## Textauszug
+++++

Der Angriffskrieg Russlands auf die Ukraine hat die Dringlichkeit der Energiewende noch weiter erhöht. Um die Abhängigkeit Deutschlands von Energieimporten zu mindern, ist es jetzt an der Zeit, den Ausbau der erneuerbaren Energien noch entschiedener voranzutreiben. Dabei fehlt es den Akteuren nicht immer am Willen. Mit bürokratischen und regulatorischen Auflagen wird versucht, die Energiewende bis ins letzte Klein-Klein hinein zu steuern. Was sich dann einstellt, ist oft genug das Gegenteil des erhofften Effekts.

+++++

## Vorliegende Zeilen
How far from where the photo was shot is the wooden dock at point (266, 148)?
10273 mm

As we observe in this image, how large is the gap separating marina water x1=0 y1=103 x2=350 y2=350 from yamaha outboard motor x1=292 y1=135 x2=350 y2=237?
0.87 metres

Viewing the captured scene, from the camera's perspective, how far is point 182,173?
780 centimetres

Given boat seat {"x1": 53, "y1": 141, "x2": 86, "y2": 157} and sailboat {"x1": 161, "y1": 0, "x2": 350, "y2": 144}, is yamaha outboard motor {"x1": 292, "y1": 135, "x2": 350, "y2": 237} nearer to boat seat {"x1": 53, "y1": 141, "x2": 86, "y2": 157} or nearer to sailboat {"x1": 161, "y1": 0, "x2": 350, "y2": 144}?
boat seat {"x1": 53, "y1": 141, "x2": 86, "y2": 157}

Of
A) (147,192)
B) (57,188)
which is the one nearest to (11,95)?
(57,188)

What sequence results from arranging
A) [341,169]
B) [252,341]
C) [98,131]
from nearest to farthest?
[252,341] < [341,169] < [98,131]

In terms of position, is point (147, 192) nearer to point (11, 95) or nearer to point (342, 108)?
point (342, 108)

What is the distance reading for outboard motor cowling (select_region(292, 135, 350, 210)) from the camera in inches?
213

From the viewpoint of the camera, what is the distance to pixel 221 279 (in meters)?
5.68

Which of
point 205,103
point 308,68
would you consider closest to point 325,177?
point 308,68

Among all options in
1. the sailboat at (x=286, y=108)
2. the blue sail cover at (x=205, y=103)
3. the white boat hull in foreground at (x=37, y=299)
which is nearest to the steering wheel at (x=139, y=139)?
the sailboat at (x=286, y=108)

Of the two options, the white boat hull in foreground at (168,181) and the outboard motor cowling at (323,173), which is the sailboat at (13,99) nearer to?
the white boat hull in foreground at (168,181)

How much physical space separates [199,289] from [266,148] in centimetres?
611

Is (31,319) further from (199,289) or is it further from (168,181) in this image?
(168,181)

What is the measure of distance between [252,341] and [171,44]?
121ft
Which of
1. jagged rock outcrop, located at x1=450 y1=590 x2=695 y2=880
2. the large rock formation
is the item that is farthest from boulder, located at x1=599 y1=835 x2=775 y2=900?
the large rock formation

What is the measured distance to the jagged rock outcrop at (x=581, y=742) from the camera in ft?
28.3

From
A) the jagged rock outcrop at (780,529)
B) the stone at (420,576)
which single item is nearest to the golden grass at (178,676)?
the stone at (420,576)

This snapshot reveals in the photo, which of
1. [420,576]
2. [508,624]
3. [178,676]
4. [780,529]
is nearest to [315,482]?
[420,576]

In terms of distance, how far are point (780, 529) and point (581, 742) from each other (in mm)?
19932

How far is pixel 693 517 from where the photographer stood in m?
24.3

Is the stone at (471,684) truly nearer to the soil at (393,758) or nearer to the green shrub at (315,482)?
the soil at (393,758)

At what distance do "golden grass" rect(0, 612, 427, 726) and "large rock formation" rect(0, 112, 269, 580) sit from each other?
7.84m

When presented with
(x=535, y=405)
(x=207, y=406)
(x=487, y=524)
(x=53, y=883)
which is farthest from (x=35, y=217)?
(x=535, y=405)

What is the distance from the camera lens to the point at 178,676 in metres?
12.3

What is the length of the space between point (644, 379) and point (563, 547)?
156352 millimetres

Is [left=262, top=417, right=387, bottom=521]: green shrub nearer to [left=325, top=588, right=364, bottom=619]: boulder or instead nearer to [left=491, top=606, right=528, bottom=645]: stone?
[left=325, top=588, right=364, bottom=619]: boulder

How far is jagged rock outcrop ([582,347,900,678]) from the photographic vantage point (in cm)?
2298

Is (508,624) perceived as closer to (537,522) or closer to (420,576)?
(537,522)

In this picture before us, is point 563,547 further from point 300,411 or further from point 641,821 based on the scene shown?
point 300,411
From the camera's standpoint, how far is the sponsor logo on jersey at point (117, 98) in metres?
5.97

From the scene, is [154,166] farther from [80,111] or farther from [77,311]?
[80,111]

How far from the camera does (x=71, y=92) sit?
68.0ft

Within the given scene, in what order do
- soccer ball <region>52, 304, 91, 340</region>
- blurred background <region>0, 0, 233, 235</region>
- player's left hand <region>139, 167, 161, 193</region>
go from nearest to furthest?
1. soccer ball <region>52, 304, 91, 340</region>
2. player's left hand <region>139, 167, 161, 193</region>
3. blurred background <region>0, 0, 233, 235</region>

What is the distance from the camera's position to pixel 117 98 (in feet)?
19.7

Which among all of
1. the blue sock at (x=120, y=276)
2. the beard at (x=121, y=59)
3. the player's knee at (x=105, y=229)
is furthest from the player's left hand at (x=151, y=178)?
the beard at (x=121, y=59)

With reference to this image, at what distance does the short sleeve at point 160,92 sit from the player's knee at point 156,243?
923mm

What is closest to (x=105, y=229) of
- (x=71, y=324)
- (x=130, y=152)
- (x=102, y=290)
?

+++++

## Aufgaben
**A)** Entscheiden Sie für jede Aussage, ob sie mit dem Textauszug übereinstimmt: (i) Der Angriffskrieg Russlands auf die Ukraine hat die Energiewende dringlicher gemacht. (ii) Den Akteuren fehlt es stets am Willen. (iii) Bürokratische und regulatorische Auflagen bewirken oft genug den erhofften Effekt. Antworten Sie jeweils mit Ja oder Nein und zitieren Sie die entscheidenden Worte.
**B)** Was soll laut dem Textauszug durch einen entschiedeneren Ausbau der erneuerbaren Energien gemindert werden?
**C)** Geben Sie im Textauszug alles von „Der Angriffskrieg Russlands“ bis hinunter zu „des erhofften Effekts.“ wieder und tauschen Sie dabei „Energiewende“ gegen „Verkehrswende“ aus.

## Lösungen
**A)**
(i) Ja: „Der Angriffskrieg Russlands auf die Ukraine hat die Dringlichkeit der Energiewende noch weiter erhöht.“
(ii) Nein: „Dabei fehlt es den Akteuren nicht immer am Willen.“
(iii) Nein: „Was sich dann einstellt, ist oft genug das Gegenteil des erhofften Effekts.“

**B)** Die Abhängigkeit Deutschlands von Energieimporten.

**C)**
Der Angriffskrieg Russlands auf die Ukraine hat die Dringlichkeit der Verkehrswende noch weiter erhöht. Um die Abhängigkeit Deutschlands von Energieimporten zu mindern, ist es jetzt an der Zeit, den Ausbau der erneuerbaren Energien noch entschiedener voranzutreiben. Dabei fehlt es den Akteuren nicht immer am Willen. Mit bürokratischen und regulatorischen Auflagen wird versucht, die Verkehrswende bis ins letzte Klein-Klein hinein zu steuern. Was sich dann einstellt, ist oft genug das Gegenteil des erhofften Effekts.